Faut dire que j’ai déjà du mal avec la mienne, de panse – alors rien que l’idée de m’imaginer ingurgiter celle d’un ingénu petit ovin me donne le tournis. Cela dit, s’il y eût bien un jour dans ma vie où il fallut que je m’abandonne aveuglément à la cuisine d’un chef sans à-priori, c’était celui-ci.
Il y a quelques midis, je déjeunais au Plaza. Alain Ducasse y organisait sa cinquième «rencontre essentielle» et invitait alors le prodige écossais Tom Kitchin à prendre les rennes des cuisines. En arrivant au Plaza, je suis d’abord tombée amoureuse du lustre. En goûtant à la cuisine de Tom Kitchin, j’ai réévalué mes priorités.
Ca commence par un divin saumon fumé, mariné toute une nuit au sucre et au sel, servi avec des couteaux de haute-voltige et arrosé d’un Riesling 2010 Grand Cru. Et v’la qu’arrive la panse de brebis, véritable clou du repas. Sans le cérémonial écossais kilt/cornemuses and co, faut dire que la coquine aurait presque pu passer inaperçue. Mais c’est que c’est vachement bon, la panse, cuisinée comme ça… un dressage si fin qu’il rend le plat presque aérien. Le nuage passe. On dirait de la paupiette.
En premier plat, un bouillon iodé de coquillages et crustacés : chaque cuillérée me caresse le palais, je sens la brise délicate de la marée. Et avec un Pessac Leognan 2010 château Lespault-Martillac en accompagnement, que demande l’assemblée…

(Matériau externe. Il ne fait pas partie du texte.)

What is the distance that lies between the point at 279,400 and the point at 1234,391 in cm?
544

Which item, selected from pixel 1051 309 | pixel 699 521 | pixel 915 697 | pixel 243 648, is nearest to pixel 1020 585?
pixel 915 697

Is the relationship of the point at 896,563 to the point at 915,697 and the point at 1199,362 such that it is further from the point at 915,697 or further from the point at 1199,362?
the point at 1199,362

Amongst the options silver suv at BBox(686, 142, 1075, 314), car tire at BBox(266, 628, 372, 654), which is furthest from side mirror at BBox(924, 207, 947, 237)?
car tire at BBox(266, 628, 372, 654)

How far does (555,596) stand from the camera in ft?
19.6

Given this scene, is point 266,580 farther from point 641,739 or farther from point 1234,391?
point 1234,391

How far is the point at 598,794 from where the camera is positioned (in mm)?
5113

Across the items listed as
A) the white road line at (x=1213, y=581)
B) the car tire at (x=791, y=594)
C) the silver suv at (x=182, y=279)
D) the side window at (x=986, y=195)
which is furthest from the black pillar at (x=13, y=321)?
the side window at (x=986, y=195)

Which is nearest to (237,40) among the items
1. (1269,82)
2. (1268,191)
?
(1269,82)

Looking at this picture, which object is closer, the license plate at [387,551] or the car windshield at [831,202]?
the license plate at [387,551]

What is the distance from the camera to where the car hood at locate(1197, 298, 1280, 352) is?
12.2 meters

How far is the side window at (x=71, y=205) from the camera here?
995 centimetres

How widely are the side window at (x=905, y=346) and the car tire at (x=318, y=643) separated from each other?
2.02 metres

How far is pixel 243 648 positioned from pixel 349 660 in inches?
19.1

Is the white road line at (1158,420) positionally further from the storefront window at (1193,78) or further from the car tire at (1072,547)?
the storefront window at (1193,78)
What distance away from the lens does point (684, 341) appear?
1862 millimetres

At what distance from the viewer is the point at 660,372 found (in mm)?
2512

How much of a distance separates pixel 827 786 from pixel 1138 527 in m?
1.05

Lorsque l’on goûte à la tendresse du jarret de bœuf de Tom, on pAnse à la patience qu’il a mise dans ce plat. L’os à moelle est à se damner et la technique d’assemblage et des cuissons semblent bien inspirées du Louis XV à Monaco, où Tom fit ses armes avant l’ouverture de son propre resto «The Kitchin», au Nord d’Edimburgh.
En dessert, pas de regret pour les pâtisseries de Christophe Michalak : Tom nous servit un cheescake rhubarbe/fraises des bois monté au Crowdie, un fromage des Highland. Comme un mirage, une incarnation de la perfection : la juste-note entre le crémeux et l’acidulé. Je baille déjà.
Nous finîmes sur quelques chocolats pralinés de la manufacture Alain Ducasse (qui mirent en émoi toutes les damoiselles de la table,) et nous allâmes nous coucher. Dans nos rêves.